A taxpayer makes a capital loss if their reduced cost base for the purchase of that asset is greater than the capital proceeds resulting from the sale of that asset.

Capital gains tax is not a separate tax, it forms part of a taxpayer's assessable income and is taxed at each taxpayer's marginal tax rate.

CGT - main residence

Section 118-110 of the ITAA 1997 provides that you can disregard a capital gain or capital loss made from a CGT event that happens to a dwelling that is your main residence. To qualify for full exemption, the dwelling must have been your main residence for the whole period you owned it, the ownership period, and must not have been used to produce assessable income.

Whether a dwelling is a taxpayer's sole or principal residence is an issue which depends on the facts in each case. Some factors may include, but are not limited to: 

    • the length of time the taxpayer has lived in the dwelling

    • the place of residence of the taxpayers family

    • whether the taxpayer has moved his or her personal belongings into the dwelling

    • the address to which the taxpayer has his or her mail delivered

    • the taxpayers address on the Electoral Roll

    • the connection of services such as telephone, gas and electricity

    • the taxpayers intention in occupying the dwelling

A mere intention to occupy a dwelling as your main residence without actually doing so is not sufficient to get the exemption.

Moving into the dwelling

To establish a dwelling as a main residence you must move in as soon as practicable. The term as soon as practicable is used in section 118-135 of the ITAA 1997 to provide some leeway from what would otherwise be a strict requirement that the full exemption would only be available if the property became your main residence on the date you acquired it (that is, you would have to physically move in on that day).
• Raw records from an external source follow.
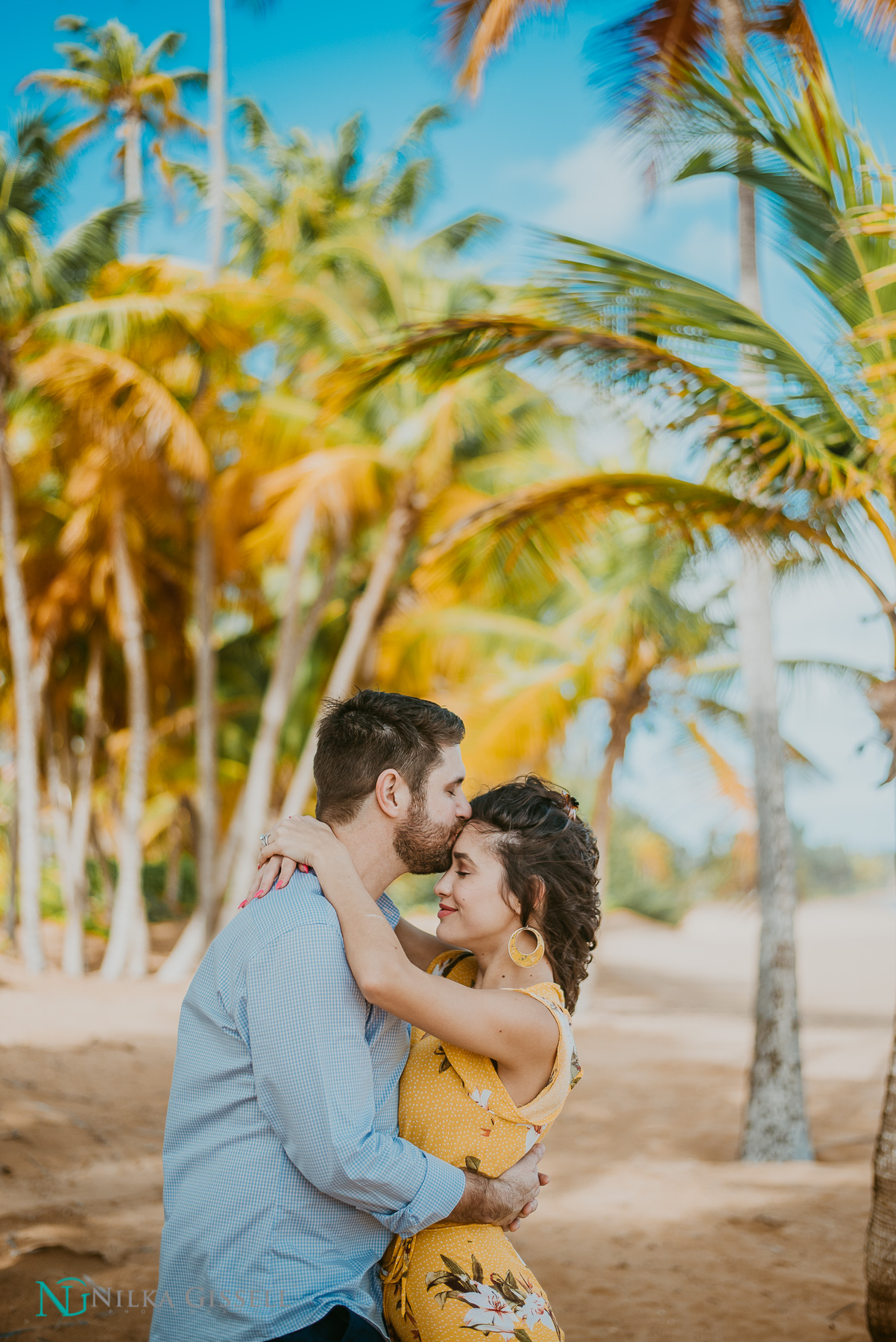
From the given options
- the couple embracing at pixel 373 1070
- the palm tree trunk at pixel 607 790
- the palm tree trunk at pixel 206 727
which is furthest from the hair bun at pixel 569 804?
the palm tree trunk at pixel 206 727

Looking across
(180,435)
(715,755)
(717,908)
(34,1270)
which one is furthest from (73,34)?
(717,908)

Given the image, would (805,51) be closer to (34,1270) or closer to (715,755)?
(34,1270)

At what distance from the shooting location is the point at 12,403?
13445 mm

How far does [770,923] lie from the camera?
7625mm

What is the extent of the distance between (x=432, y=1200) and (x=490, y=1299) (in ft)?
0.94

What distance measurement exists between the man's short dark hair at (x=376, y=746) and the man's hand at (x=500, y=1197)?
0.80m

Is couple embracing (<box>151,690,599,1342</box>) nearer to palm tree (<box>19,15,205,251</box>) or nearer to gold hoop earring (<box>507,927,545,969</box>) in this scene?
gold hoop earring (<box>507,927,545,969</box>)

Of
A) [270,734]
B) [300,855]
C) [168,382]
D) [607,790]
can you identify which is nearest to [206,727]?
[270,734]

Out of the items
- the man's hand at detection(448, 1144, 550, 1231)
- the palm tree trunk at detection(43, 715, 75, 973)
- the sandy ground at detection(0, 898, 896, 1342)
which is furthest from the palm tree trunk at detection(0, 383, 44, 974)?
the man's hand at detection(448, 1144, 550, 1231)

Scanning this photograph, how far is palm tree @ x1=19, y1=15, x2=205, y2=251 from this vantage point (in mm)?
20703

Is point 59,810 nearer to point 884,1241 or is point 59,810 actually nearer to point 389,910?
point 884,1241

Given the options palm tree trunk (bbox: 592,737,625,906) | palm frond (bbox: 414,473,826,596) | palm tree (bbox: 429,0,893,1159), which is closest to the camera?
palm frond (bbox: 414,473,826,596)

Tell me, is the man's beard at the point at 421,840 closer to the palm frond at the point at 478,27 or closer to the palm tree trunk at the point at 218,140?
the palm frond at the point at 478,27

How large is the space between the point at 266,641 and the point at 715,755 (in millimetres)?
9427
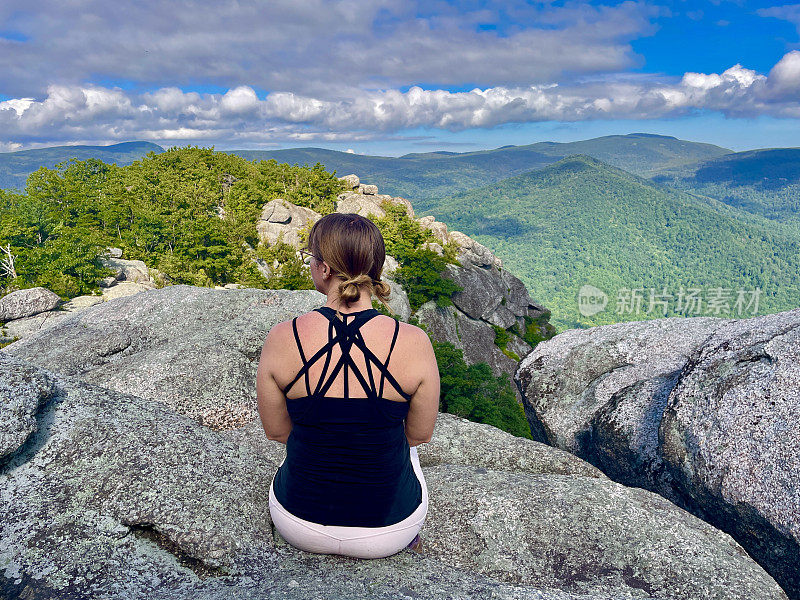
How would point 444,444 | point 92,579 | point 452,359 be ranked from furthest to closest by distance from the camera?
point 452,359, point 444,444, point 92,579

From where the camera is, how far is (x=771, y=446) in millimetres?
7777

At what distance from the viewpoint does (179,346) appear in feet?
38.8

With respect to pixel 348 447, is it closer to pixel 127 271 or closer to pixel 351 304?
pixel 351 304

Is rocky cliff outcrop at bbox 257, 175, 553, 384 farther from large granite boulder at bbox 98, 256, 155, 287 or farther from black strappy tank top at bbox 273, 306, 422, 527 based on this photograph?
black strappy tank top at bbox 273, 306, 422, 527

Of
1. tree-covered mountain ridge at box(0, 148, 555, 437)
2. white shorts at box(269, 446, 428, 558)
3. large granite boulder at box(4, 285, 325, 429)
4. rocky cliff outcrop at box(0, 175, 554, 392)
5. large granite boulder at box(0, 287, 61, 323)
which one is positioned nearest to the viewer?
white shorts at box(269, 446, 428, 558)

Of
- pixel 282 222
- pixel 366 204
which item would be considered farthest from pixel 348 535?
pixel 366 204

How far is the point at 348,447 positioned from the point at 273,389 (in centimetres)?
83

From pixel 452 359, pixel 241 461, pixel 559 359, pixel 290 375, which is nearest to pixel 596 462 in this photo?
pixel 559 359

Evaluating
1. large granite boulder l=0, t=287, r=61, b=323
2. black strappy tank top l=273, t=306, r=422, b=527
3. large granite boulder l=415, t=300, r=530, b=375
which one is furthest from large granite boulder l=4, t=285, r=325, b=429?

In your case you never moved into property and established it as your main residence. You purchased the property and you commenced renting it out straight away.

We acknowledge that you intended the property to be your main residence and you intended on making it your home.

However, as stated above a mere intention to move into a property without actually doing so does not give you an exemption to CGT.

Accordingly you are required to declare the capital gain in your tax return.